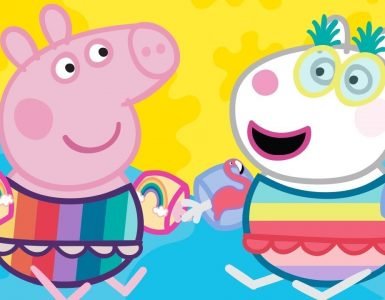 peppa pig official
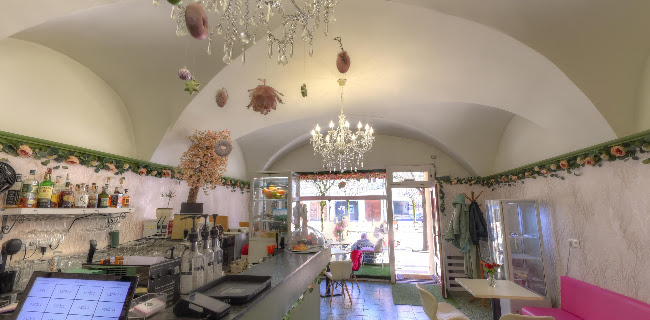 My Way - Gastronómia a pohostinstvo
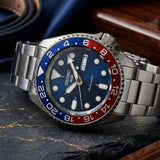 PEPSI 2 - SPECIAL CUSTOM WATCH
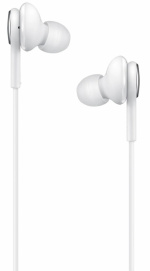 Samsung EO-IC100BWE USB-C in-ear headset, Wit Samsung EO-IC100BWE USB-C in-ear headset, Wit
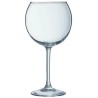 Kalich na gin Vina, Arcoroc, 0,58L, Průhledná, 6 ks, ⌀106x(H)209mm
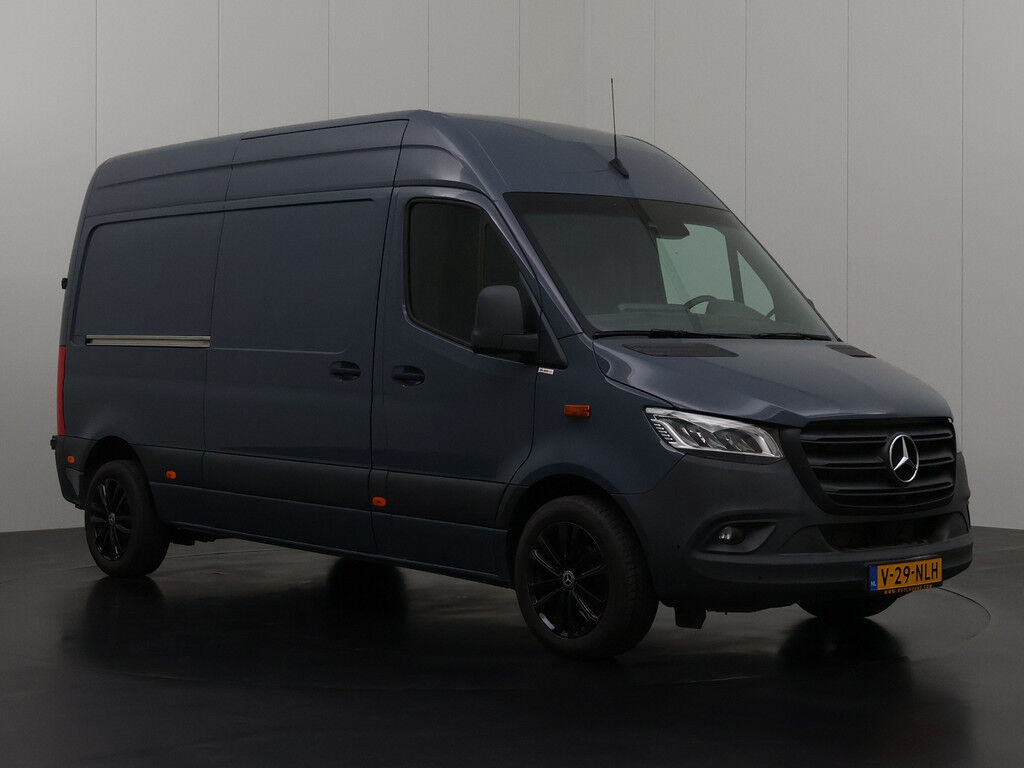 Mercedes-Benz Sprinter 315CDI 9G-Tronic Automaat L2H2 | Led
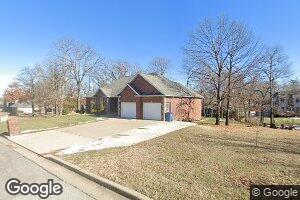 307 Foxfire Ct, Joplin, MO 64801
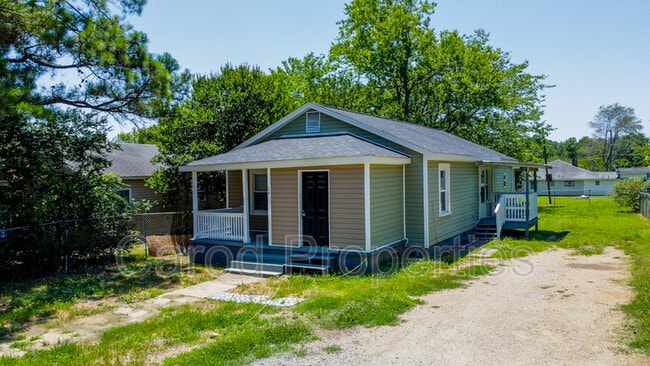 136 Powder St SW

^^^^^^^^^^^^^^^^

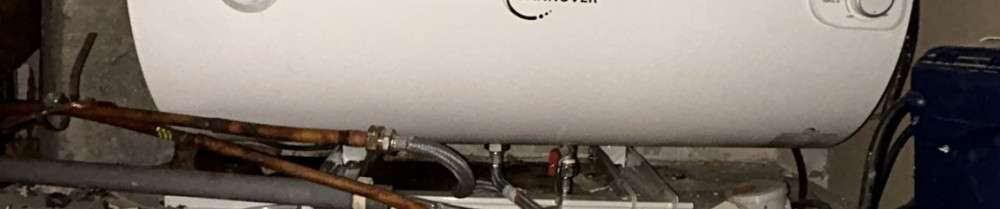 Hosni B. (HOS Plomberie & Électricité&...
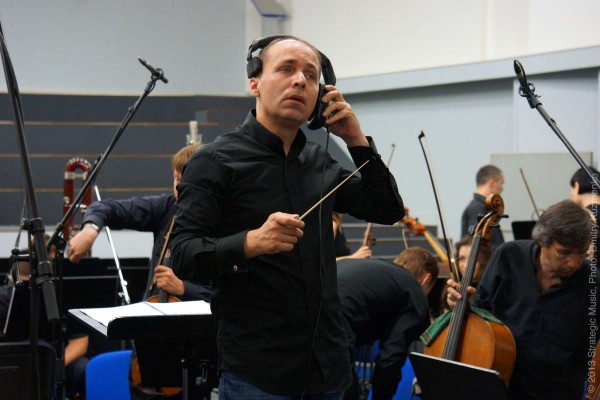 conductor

^^^^^^^^^^^^^^^^

▶ To do:
Format the records from the line with "peppa pig official" to the line with "136 Powder St SW" as a numbered list, skipping any blank lines. Leave the pictures out and give only the text.

▶ Reply:
1.  peppa pig official
2.  My Way - Gastronómia a pohostinstvo
3.  PEPSI 2 - SPECIAL CUSTOM WATCH
4.  Samsung EO-IC100BWE USB-C in-ear headset, Wit Samsung EO-IC100BWE USB-C in-ear headset, Wit
5.  Kalich na gin Vina, Arcoroc, 0,58L, Průhledná, 6 ks, ⌀106x(H)209mm
6.  Mercedes-Benz Sprinter 315CDI 9G-Tronic Automaat L2H2 | Led
7.  307 Foxfire Ct, Joplin, MO 64801
8.  136 Powder St SW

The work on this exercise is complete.